Administrativement et politiquement, « Bruxelles » se limite aux 19 communes qui composent la Région de Bruxelles-Capitale. On sait évidemment que la métropole bruxelloise s’étend sur un espace beaucoup plus vaste, sa « communauté urbaine ».
Arnaud Adam, Isabelle Thomas (géographes) et Jean-Charles Delvenne (mathématicien), trois chercheurs de l’Université catholique de Louvain (UCL), viennent de boucler une nouvelle étude à ce sujet. Publiée dans la revue scientifique bruxelloise « Brussels Studies », elle prend en compte une nouvelle série d’informations issues de la téléphonie mobile. Ces informations viennent compléter des données plus classiques, basées sur les migrations résidentielles et les navetteurs.
13 millions d’appels en un mois
Les chercheurs ont travaillé sur des données téléphoniques provenant d’un grand opérateur et couvrant la période d’avril/mai 2015. Ils ont pris en compte tous les appels de téléphonie mobile entre deux numéros de cet opérateur sur le territoire bruxellois et de l’ancienne province du Brabant. Les appels ont été géocodés à l’échelle des antennes, au moment de l’appel. Au total, cela porte sur 13,4 millions d’appels.
En analysant et en croisant ces diverses bases de données à l’aide d’une méthode mathématique de détection de communautés, les chercheurs ont pu délimiter l’espace dans et autour de la Région de Bruxelles-Capitale en groupes de lieux fortement interreliés.

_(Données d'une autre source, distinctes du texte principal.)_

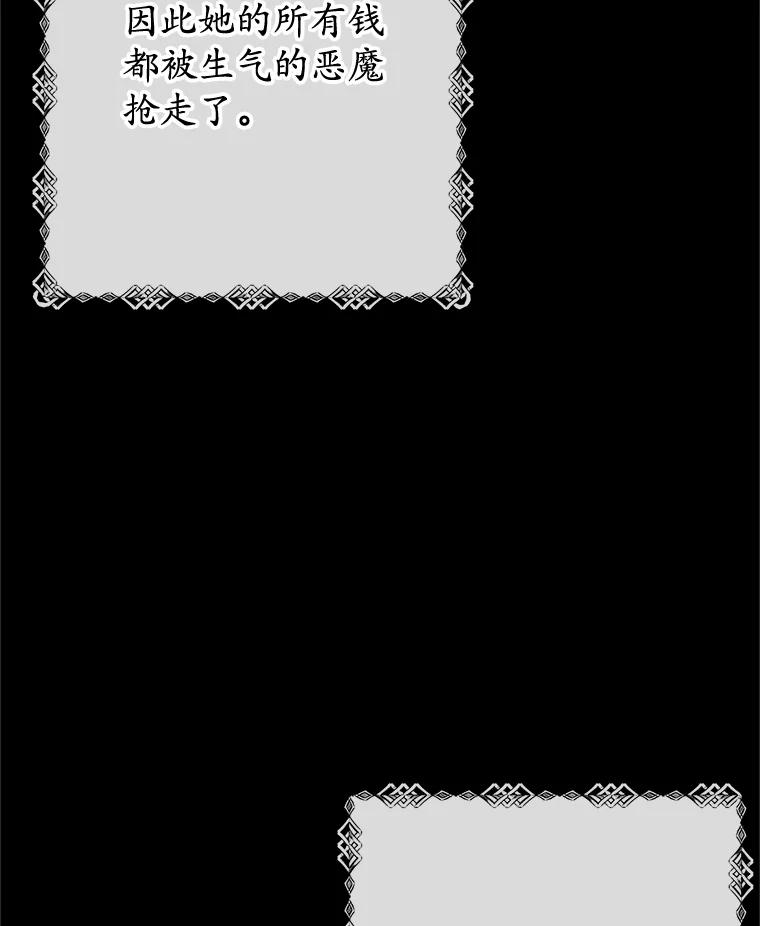 我在恶魔家的受宠生活 - 71.恶魔的方式 - 第99张图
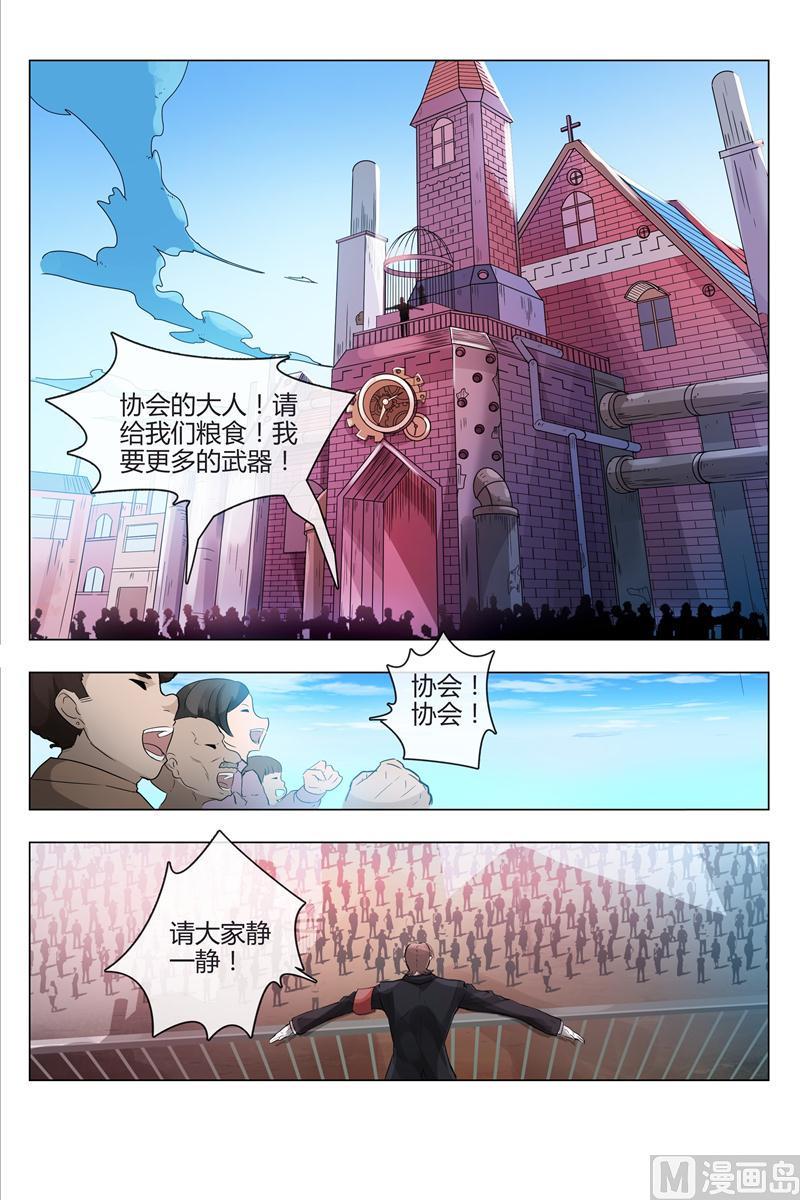不寻常的小镇7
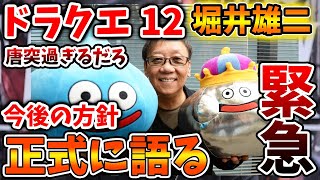 【ドラクエ12】超重大情報が唐突に、、堀井雄二が正式に今後の方針を語るが、やっぱりそういうことだよな、、、【攻略ドラクエ3リメイクFF7リバースドラクエ123リメイク公式ドラクエ12 [upl. by Celia542]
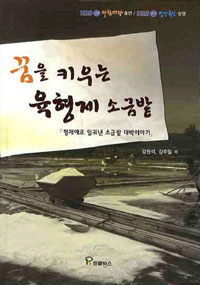 ���� Ű��� �� ���� �ұݹ�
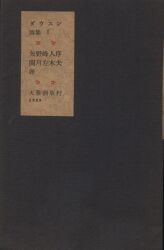 アーネスト・ダウスン
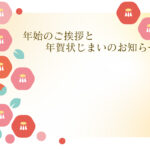 年賀状じまい 年賀状を終わりにする「年賀状じまい」のテンプレート ビジネス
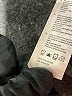 Charlotte Russe Brown Jacket Size XL - photo 8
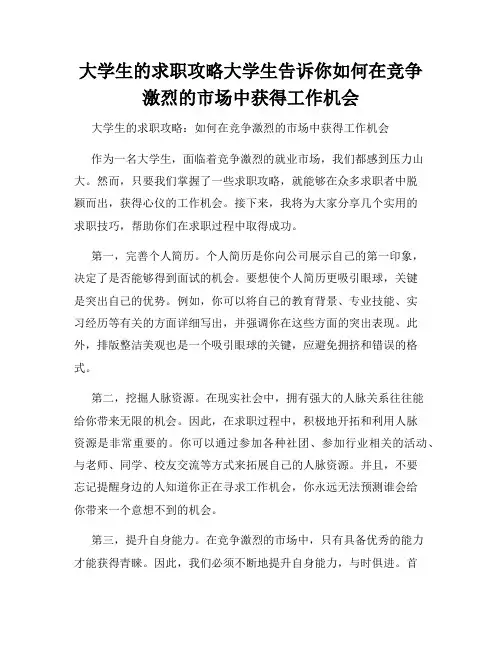 大学生的求职攻略大学生告诉你如何在竞争激烈的市场中获得工作机会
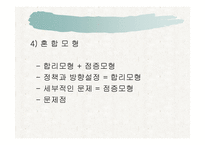 의사결정과 구성원들의 참여-11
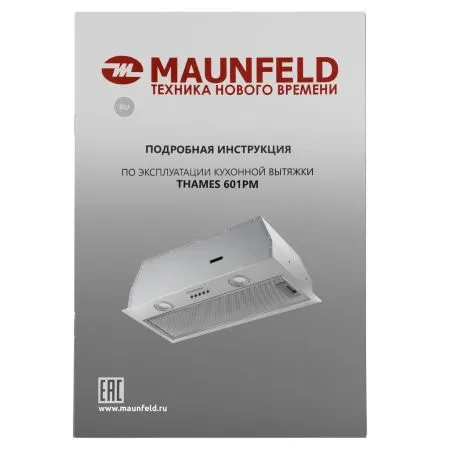 Кухонная вытяжка MAUNFELD THAMES 601PM Нержавеющая сталь
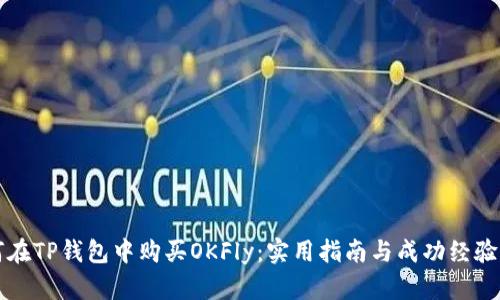 如何在TP钱包中购买OKFly：实用指南与成功经验分享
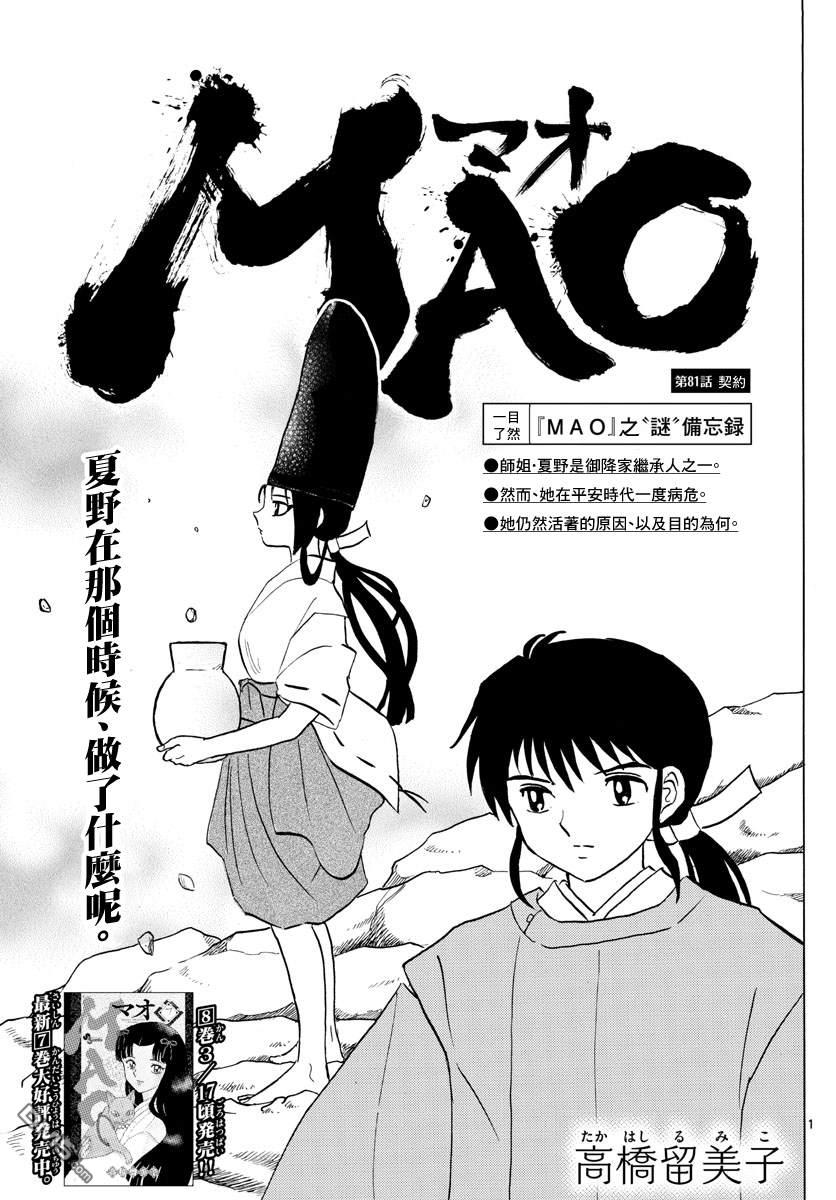 摩绪第81话 契约在线观看 - 第1张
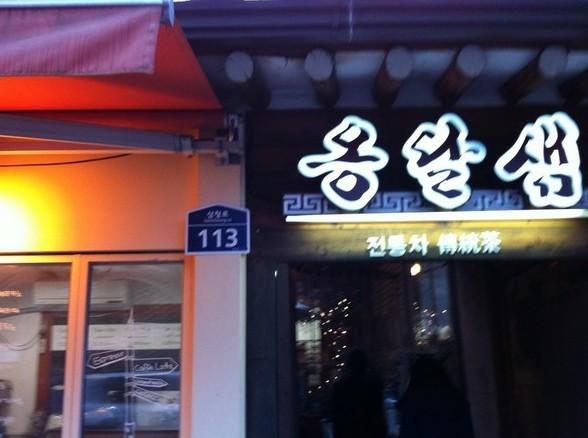 带韩的店名_带韩店名特色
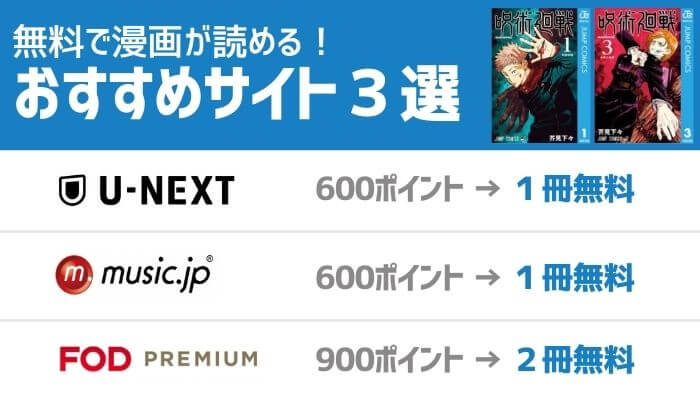 呪術廻戦┃無料で漫画が読めるおすすめサイト3選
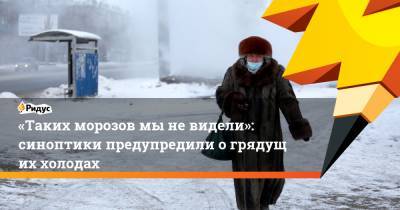 «Таких морозов мыневидели»: синоптики предупредили огрядущих холодах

Particularismes téléphoniques
Leurs conclusions? Ces communautés débordent clairement des limites de la Région de Bruxelles-Capitale. Les chercheurs identifient aussi différentes « structures spatiales » à travers ces trois bases de données. Leurs constats:
- – Les communautés ancrées dans la Région de Bruxelles-Capitale se prolongent vers la périphérie
- – Leuven s’avère être un bassin d’interactions à part entière
- – A l’ouest, une réalité spatiale axée sur Asse et Halle se dessine
Du côté du Brabant wallon, ils identifient quatre bassins distincts en matière de téléphonie mobile:
- – Tubize
- – Braine-l’Alleud/ Nivelles
- – le tripôle Wavre/Ottignies/ Louvain-la-Neuve
- – Jodoigne à l’Est
Tirlemont, Oud-Heverlee et Overijse dans le Brabant wallon
Une autre information intéressante issue de leurs travaux concerne les limites linguistiques au sein de l’ancienne province du Brabant et au sein même de la Région bruxelloise avec sa périphérie.
« En matière de relations téléphoniques, les limites régionales (Bruxelles) et provinciales / linguistiques ne sont pas aussi bien respectées par le tracé des communautés que dans les cas des navettes et migrations », écrivent-ils. « À titre d’exemple, notons que les communes d’Overijse, Huldenberg, Oud-Heverlee et la partie sud des communes de Bierbeek, Hoegaarden, Tienen et Landen font partie de l’aire d’interactions téléphoniques du Brabant wallon.
Tubize et Rebecq dans le Brabant flamand
La frontière linguistique est donc bien plus perméable en matière de téléphonie, qu’en matière de migrations résidentielles ou pendulaires. À l’Ouest par contre, Tubize et Rebecq (francophones) se rattachent à la communauté téléphonique de Halle (néerlandophone). Notons enfin que la communauté de Leuven s’étale cette fois vers les communes du Nord de la province jusqu’à Grimbergen.
Relations privilégiées entre certains quartiers bruxellois et la périphérie
Cette disparité se remarque également dans la région de Bruxelles-Capitale. « Certains polygones forment des îlots, classés dans une communauté différente de celle qui les entoure », indiquent les chercheurs.
« À titre d’exemple, les antennes couvrant les zones de la VUB ainsi que celles de la VRT sont classées dans la communauté de Leuven, alors que les antennes couvant les gares du Luxembourg, Schuman ou Congrès sont classées dans la communauté du Brabant wallon. Ces structures sont détectées tant pour les appels effectués durant la journée (figure 9a) que la nuit (figure 9b) ».